Maxi sequestro in centro, il maggiorenne ha tentato di bloccare i carabinieri
Un controllo di routine in piazza Cosmo Guastella, nel cuore di Misilmeri, si è trasformato in un doppio arresto nella serata di ieri. I carabinieri della Sezione Radiomobile della Compagnia di Misilmeri hanno fermato un 17enne, trovato in possesso di oltre 120 grammi di hashish e di tutto l’occorrente per il confezionamento e la vendita della droga. Con lui è finito in manette anche un 23enne, che ha cercato di ostacolare l’operazione dei militari.
L’attenzione degli agenti è stata attirata dal comportamento del minorenne, che si aggirava con fare sospetto nella piazza principale del paese. Decisi a vederci chiaro, i carabinieri lo hanno fermato e perquisito. All’interno del suo borsello hanno scoperto un vero e proprio kit da spacciatore: un panetto di hashish da 100 grammi, un frammento di circa 20 grammi, quattro dosi già pronte per la vendita, un bilancino di precisione e materiale per il taglio e il confezionamento della sostanza.

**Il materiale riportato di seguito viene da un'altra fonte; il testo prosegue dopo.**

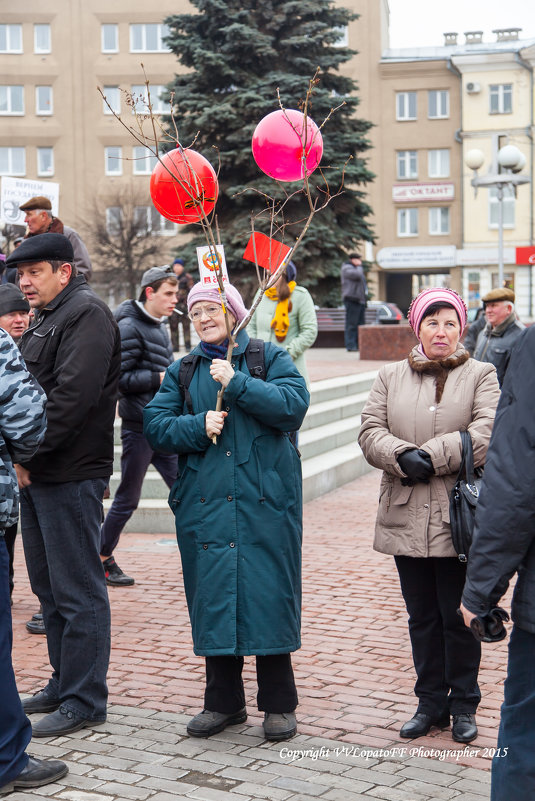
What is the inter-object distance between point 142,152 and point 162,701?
5016cm

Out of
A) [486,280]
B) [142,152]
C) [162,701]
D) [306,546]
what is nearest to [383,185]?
[486,280]

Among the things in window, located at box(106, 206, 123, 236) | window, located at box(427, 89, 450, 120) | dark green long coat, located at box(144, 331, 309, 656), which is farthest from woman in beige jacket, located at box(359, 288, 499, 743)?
window, located at box(427, 89, 450, 120)

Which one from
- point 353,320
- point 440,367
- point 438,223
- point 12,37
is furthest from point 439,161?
point 440,367

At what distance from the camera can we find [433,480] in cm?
444

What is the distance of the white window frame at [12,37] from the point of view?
54.5 meters

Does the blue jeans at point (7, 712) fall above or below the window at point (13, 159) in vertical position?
below

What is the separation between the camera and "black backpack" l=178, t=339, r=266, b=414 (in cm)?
454

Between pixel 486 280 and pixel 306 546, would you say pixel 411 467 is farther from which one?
pixel 486 280

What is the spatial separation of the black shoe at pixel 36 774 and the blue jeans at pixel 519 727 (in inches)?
69.8

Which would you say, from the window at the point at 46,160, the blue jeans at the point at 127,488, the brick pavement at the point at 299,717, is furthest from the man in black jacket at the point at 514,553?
the window at the point at 46,160

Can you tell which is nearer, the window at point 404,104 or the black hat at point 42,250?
the black hat at point 42,250

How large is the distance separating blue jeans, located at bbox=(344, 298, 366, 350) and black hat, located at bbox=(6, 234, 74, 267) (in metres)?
17.0

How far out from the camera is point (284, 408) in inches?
172

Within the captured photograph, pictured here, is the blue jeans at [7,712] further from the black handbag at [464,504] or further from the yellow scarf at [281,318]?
the yellow scarf at [281,318]
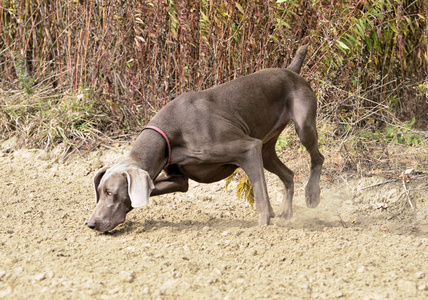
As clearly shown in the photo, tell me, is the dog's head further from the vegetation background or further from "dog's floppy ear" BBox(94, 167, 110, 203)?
the vegetation background

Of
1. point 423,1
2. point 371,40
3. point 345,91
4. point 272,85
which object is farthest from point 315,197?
point 423,1

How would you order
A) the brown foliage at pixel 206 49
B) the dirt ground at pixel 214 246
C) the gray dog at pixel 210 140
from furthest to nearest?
the brown foliage at pixel 206 49, the gray dog at pixel 210 140, the dirt ground at pixel 214 246

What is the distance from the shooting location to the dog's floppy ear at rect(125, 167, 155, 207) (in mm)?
3809

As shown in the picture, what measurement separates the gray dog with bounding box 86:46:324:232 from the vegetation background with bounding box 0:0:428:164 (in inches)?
36.5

Mentre i militari procedevano con il controllo, è intervenuto un 23enne, già noto alle forze dell’ordine, che ha tentato di frapporsi fisicamente tra il pusher e i carabinieri, gridando minacce e rifiutandosi di fornire le proprie generalità. Invitato a salire sull’auto di servizio per essere identificato in caserma, ha reagito con violenza, dimenandosi e spintonando i militari nel tentativo di scappare. La reazione è stata prontamente sedata e il giovane è stato arrestato per resistenza e minaccia a pubblico ufficiale, oltre che per il rifiuto di fornire le proprie generalità.
Entrambi gli arrestati sono stati condotti davanti alle autorità giudiziarie competenti. Per il 17enne è stato disposto il trasferimento al centro di prima accoglienza “Morvillo” di Palermo, mentre per il 23enne sono stati inizialmente disposti gli arresti domiciliari. Nella giornata odierna, i giudici hanno convalidato entrambi gli arresti, applicando per il maggiorenne l’obbligo di presentazione alla polizia giudiziaria e per il minorenne la misura della permanenza in casa.
I due giovani, al momento, sono solo indiziati di reato e la loro posizione sarà valutata dall’autorità giudiziaria nel corso del procedimento, nel rispetto del principio costituzionale di presunzione di innocenza.